An alternative here is scheduling data getting shared back from the edge devices. There are two approaches that you can take - per device, or per batch. Per device approaches will involve each device sharing a set of data at specific intervals back to a central location for organisation. The other approach is to gather data from a set of devices to a local collection point, which then takes care of sharing that data back to the central location. The intermediate phases can be very powerful when it comes to managing larger volumes of data coming from significant numbers of devices, or where the volume of data points is itself significant.

This intermediate approach involves either staging data sets for sharing on, or using the same data management approach across all the devices and data centres. Using a distributed database, you can store data on the device, the local data centre and the central data centre in the same way.

As 5G makes edge computing more useful and allows more use cases to be delivered, the data involved will be more important to manage. While each device might create its own data footprint, that information will have to be stored for analysis to provide value back to those that create it.

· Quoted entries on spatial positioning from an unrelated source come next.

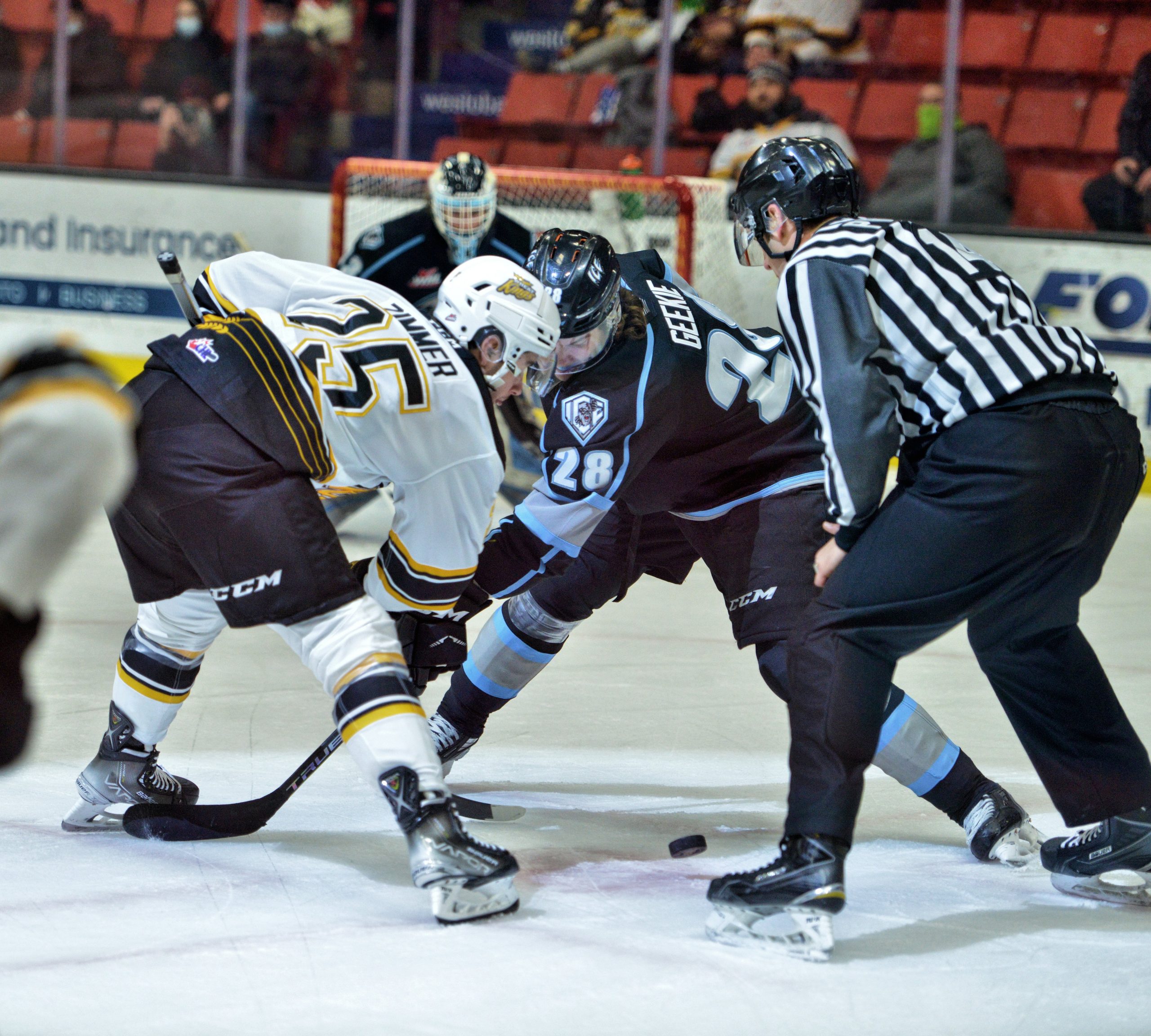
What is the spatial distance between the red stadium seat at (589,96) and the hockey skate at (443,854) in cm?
555

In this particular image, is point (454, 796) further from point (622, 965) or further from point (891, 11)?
point (891, 11)

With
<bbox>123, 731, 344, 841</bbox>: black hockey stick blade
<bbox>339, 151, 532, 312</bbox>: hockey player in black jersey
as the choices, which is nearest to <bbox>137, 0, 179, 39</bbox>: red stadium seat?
<bbox>339, 151, 532, 312</bbox>: hockey player in black jersey

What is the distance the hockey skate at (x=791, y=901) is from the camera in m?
2.12

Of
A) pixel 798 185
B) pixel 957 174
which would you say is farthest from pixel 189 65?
pixel 798 185

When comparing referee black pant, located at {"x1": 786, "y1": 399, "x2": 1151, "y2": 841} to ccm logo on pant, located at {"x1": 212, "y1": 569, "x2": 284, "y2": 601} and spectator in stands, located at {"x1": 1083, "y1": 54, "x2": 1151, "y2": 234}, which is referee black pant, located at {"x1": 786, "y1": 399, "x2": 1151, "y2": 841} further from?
spectator in stands, located at {"x1": 1083, "y1": 54, "x2": 1151, "y2": 234}

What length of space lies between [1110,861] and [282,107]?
600 centimetres

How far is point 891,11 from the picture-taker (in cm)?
670

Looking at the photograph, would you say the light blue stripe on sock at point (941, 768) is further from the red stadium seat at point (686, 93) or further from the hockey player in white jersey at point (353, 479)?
the red stadium seat at point (686, 93)

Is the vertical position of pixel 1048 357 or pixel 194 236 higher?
pixel 1048 357

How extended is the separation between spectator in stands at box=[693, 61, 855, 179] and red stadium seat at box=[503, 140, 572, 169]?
2.54 ft

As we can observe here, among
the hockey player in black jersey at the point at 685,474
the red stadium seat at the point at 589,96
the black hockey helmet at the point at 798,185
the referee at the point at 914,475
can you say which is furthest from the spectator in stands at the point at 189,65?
the referee at the point at 914,475

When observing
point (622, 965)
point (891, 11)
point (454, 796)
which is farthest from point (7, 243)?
point (622, 965)

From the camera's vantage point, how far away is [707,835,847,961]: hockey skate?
2.12m

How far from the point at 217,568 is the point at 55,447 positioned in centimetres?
106
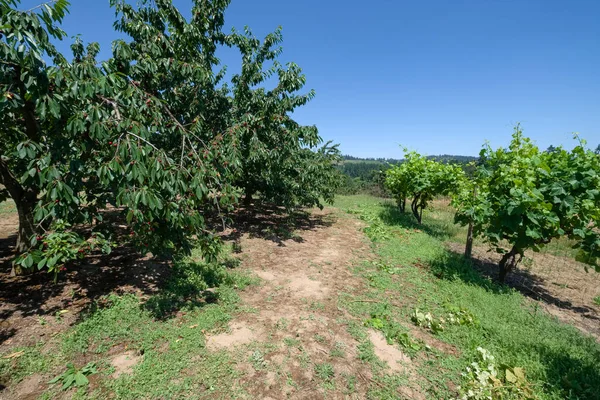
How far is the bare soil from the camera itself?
16.6 feet

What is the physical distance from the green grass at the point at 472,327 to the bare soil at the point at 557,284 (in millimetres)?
626

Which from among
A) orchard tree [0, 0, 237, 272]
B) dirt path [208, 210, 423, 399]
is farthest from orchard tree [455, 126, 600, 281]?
orchard tree [0, 0, 237, 272]

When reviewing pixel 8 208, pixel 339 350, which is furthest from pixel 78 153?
pixel 8 208

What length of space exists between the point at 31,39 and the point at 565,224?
851 centimetres

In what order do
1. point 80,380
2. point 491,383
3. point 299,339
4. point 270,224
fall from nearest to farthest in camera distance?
1. point 80,380
2. point 491,383
3. point 299,339
4. point 270,224

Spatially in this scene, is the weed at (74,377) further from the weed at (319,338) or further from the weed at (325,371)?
the weed at (319,338)

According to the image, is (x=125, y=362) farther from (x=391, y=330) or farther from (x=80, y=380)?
(x=391, y=330)

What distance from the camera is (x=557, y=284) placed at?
21.4 ft

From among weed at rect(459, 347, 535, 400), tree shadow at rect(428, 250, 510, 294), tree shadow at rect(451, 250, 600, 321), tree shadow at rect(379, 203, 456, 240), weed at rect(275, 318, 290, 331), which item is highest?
tree shadow at rect(379, 203, 456, 240)

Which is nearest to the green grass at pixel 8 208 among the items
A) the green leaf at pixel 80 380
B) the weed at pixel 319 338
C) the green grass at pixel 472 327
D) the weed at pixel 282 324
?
the green leaf at pixel 80 380

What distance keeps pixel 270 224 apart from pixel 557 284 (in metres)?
8.31

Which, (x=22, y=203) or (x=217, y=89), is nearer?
(x=22, y=203)

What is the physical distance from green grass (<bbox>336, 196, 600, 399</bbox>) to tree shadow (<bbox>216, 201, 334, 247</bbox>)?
3.01 m

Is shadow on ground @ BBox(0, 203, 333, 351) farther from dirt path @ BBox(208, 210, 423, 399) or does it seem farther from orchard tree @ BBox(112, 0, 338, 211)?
orchard tree @ BBox(112, 0, 338, 211)
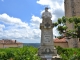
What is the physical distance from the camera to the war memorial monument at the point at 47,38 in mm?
12781

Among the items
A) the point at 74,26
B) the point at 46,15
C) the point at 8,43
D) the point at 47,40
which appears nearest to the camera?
the point at 47,40

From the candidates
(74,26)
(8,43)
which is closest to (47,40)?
(74,26)

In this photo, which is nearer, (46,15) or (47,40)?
(47,40)

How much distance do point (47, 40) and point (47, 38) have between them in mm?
141

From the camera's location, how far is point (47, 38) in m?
13.0

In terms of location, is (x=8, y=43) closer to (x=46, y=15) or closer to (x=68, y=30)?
(x=68, y=30)

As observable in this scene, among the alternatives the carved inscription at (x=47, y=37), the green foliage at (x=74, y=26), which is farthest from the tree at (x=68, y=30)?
the carved inscription at (x=47, y=37)

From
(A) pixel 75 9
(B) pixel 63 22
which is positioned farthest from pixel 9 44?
(B) pixel 63 22

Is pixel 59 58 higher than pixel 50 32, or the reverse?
pixel 50 32

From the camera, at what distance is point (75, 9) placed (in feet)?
116

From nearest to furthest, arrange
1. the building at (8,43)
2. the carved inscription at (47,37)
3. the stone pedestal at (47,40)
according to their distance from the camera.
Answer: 1. the stone pedestal at (47,40)
2. the carved inscription at (47,37)
3. the building at (8,43)

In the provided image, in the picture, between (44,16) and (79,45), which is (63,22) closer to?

Whatever your approach, you will have to consider how you manage this data over time. Distributed data approaches can help, whether you have a simple use case or a more complex one.

Patrick Callaghan has been a Technology and Business Strategist at DataStax for over five years. He works with companies implementing and supporting mission-critical applications across hybrid and multi-cloud environments. Prior to DataStax, Patrick held roles in the banking and finance architecting and developing real-time applications.